** begin Dataset rows **

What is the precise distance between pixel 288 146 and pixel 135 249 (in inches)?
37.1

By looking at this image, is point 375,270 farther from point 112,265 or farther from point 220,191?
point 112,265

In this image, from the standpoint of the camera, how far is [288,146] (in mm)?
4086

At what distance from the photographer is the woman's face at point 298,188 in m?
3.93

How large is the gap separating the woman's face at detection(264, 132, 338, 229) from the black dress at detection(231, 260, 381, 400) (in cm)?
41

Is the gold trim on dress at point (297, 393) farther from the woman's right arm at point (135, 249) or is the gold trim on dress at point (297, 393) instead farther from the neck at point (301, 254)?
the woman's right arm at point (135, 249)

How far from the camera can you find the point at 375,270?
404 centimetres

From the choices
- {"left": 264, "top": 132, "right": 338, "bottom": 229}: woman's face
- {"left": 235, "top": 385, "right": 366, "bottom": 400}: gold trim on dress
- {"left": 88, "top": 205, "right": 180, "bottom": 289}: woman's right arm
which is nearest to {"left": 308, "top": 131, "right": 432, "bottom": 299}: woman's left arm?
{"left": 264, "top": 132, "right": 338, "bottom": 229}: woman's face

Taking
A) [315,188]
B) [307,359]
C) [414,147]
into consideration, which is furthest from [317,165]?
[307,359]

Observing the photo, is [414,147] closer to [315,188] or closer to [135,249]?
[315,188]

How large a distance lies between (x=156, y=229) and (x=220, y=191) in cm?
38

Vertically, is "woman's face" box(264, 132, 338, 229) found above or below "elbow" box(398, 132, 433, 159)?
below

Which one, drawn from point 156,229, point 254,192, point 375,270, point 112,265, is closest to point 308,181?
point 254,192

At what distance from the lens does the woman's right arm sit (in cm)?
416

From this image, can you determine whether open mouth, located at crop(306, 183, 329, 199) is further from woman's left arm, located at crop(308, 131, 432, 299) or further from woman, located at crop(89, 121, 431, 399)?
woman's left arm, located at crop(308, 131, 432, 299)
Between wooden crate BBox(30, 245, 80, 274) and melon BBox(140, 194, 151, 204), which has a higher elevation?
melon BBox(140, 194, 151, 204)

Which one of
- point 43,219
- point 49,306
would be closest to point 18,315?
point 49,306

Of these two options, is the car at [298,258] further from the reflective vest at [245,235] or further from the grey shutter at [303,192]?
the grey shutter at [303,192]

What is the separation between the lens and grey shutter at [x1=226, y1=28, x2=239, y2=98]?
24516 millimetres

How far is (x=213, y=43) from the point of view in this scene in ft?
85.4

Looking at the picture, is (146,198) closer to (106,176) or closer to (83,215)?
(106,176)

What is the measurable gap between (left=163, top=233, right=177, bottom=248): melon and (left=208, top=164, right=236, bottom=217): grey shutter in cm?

** end Dataset rows **

Please write out every item above word for word, leaving each character unchanged.

What is the precise distance between pixel 288 146 and pixel 135 249 (in inches)?
37.1

By looking at this image, is point 375,270 farther from point 112,265 or farther from point 220,191?
point 112,265

In this image, from the standpoint of the camera, how far is [288,146] (in mm)?
4086

At what distance from the photographer is the woman's face at point 298,188 in m?
3.93

How large is the gap separating the woman's face at detection(264, 132, 338, 229) from the black dress at detection(231, 260, 381, 400) (in cm)?
41

Is the gold trim on dress at point (297, 393) farther from the woman's right arm at point (135, 249) or is the gold trim on dress at point (297, 393) instead farther from the neck at point (301, 254)?
the woman's right arm at point (135, 249)

How far from the camera can you find the point at 375,270?
404 centimetres

From the choices
- {"left": 264, "top": 132, "right": 338, "bottom": 229}: woman's face
- {"left": 235, "top": 385, "right": 366, "bottom": 400}: gold trim on dress
- {"left": 88, "top": 205, "right": 180, "bottom": 289}: woman's right arm
which is nearest to {"left": 308, "top": 131, "right": 432, "bottom": 299}: woman's left arm?
{"left": 264, "top": 132, "right": 338, "bottom": 229}: woman's face

Taking
A) [315,188]
B) [307,359]
C) [414,147]
into consideration, which is furthest from [317,165]?
[307,359]

Observing the photo, is [414,147] closer to [315,188] or closer to [135,249]?
[315,188]

How large a distance lies between (x=156, y=229) and (x=220, y=191) in cm?
38

Vertically, is "woman's face" box(264, 132, 338, 229) found above or below "elbow" box(398, 132, 433, 159)?
below

Which one, drawn from point 156,229, point 254,192, point 375,270, point 112,265, is closest to point 308,181?
point 254,192

At what distance from the lens does the woman's right arm sit (in cm)?
416

From this image, can you determine whether open mouth, located at crop(306, 183, 329, 199) is further from woman's left arm, located at crop(308, 131, 432, 299) or further from woman, located at crop(89, 121, 431, 399)?
woman's left arm, located at crop(308, 131, 432, 299)
Between wooden crate BBox(30, 245, 80, 274) and melon BBox(140, 194, 151, 204), which has a higher elevation?
melon BBox(140, 194, 151, 204)

Which one of
- point 43,219
- point 49,306
would be closest to point 18,315?
point 49,306

Of these two options, is the car at [298,258] further from the reflective vest at [245,235] or further from the grey shutter at [303,192]?
the grey shutter at [303,192]

What is the separation between the lens and grey shutter at [x1=226, y1=28, x2=239, y2=98]?
24516 millimetres

How far is (x=213, y=43) from the point of view in this scene in ft?
85.4

Looking at the picture, is (146,198) closer to (106,176) or closer to (83,215)?
(106,176)

What is the measurable gap between (left=163, top=233, right=177, bottom=248): melon and (left=208, top=164, right=236, bottom=217): grey shutter in cm?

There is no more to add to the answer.